Knox , 27, of Seattle, was convicted in 2009 for the killing of Meredith Kercher, who shared an apartment with her in the Italian university town of Perugia. Her boyfriend at the time, Sollecito, was found guilty, too.

Since then, their cases have been a series of back-and-forths.

The supreme Court of Cassation overturned last year’s convictions by a Florence appeals court, and declined to order another trial. The decision means the judges, after thoroughly examining the case, concluded that a conviction could not be supported by the evidence. Their reasoning will be released within 90 days.

Would the U.S. have extradited her?

If Knox’s conviction had stood, it would have created an international frenzy. She is currently on U.S. soil, and Italian police officers can’t just come here and drag Knox back to prison in Italy.

Italy would have had to ask the United States to put Knox on a plane back so she can face what would have been a 28-year prison sentence.

Under normal circumstances, the United States would be required to send Knox back because of a 1983 extradition treaty between Washington and Rome. The treaty establishes a framework for individuals charged or convicted of certain crimes in one country to be detained and sent back to the other.

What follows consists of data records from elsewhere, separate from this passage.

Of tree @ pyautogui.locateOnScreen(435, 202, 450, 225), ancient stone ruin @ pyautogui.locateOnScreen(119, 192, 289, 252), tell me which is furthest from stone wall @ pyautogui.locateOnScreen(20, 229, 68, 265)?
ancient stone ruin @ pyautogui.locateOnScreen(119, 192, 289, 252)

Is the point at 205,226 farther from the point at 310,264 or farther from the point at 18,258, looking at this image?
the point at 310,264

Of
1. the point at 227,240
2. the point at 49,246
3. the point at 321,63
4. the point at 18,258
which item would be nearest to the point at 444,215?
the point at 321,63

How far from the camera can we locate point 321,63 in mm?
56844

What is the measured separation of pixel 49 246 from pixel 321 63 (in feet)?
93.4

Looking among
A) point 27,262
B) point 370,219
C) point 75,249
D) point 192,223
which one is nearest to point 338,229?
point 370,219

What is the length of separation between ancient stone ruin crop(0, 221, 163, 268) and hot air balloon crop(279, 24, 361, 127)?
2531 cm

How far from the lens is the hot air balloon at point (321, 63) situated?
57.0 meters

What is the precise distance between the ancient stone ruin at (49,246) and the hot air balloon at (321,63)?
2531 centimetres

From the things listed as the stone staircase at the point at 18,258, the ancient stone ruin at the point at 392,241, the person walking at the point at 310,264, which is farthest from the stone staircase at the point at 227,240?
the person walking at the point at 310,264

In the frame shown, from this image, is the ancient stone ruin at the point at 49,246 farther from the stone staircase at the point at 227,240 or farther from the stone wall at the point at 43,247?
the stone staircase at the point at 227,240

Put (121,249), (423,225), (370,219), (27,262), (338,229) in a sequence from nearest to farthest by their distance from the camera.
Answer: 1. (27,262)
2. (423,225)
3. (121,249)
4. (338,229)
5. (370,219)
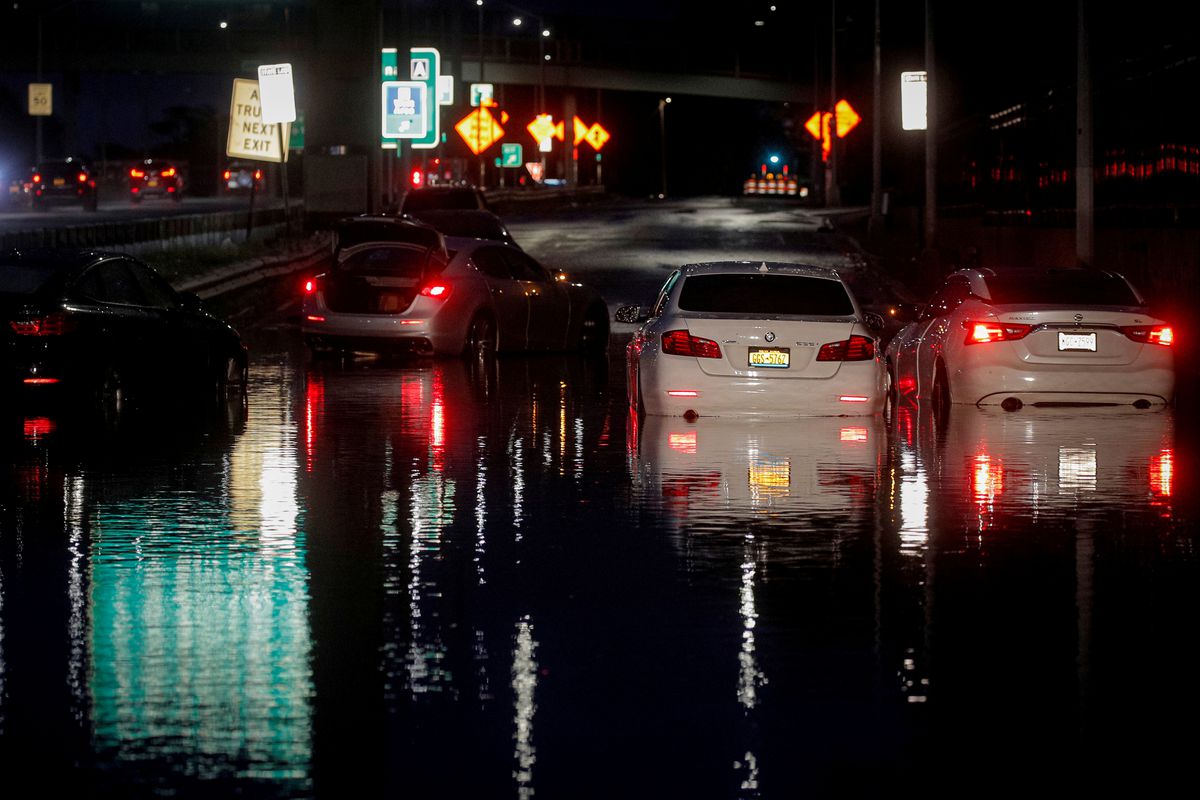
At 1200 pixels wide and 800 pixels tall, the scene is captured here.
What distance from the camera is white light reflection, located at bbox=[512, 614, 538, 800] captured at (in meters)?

The United States has extradition agreements with more than 100 countries.

But the high-profile nature of the case and the controversial evidence prosecutors have built their argument on would have made Knox’s extradition anything but certain.

Test for American, Italian officials

It wouldn’t have been the first time the extradition treaty between the United States and Italy had broken down, but past cases involved U.S. military and intelligence officials.

Knox’s case would have been a new test for American diplomatic and justice officials.

And while some legal experts contend Knox could have been extradited, others say U.S. officials could have refused to hand over Knox by leaning on a double-jeopardy clause included in the extradition treaty between the two countries.

“Extradition shall not be granted when the person sought has been convicted, acquitted or pardoned, or has served the sentence imposed, by the requested party for the same acts for which extradition is requested,” the treaty states.

And Knox was, according to M. Cherif Bassiouni, a former U.N. lawyer and international extradition law expert.

American and Italian officials may interpret the treaty’s double-jeopardy clause differently based on their own judicial systems, but Bassiouni said no interpretation would pass muster.

“Whatever the interpretation of article VI may be … Amanda Knox would not be extraditable to Italy should Italy seek her extradition because she was retried for the same acts, the same facts, and the same conduct,” Bassiouni wrote in an Oxford University Press blog post. “Her case was reviewed three times with different outcomes even though she was not actually tried three times.”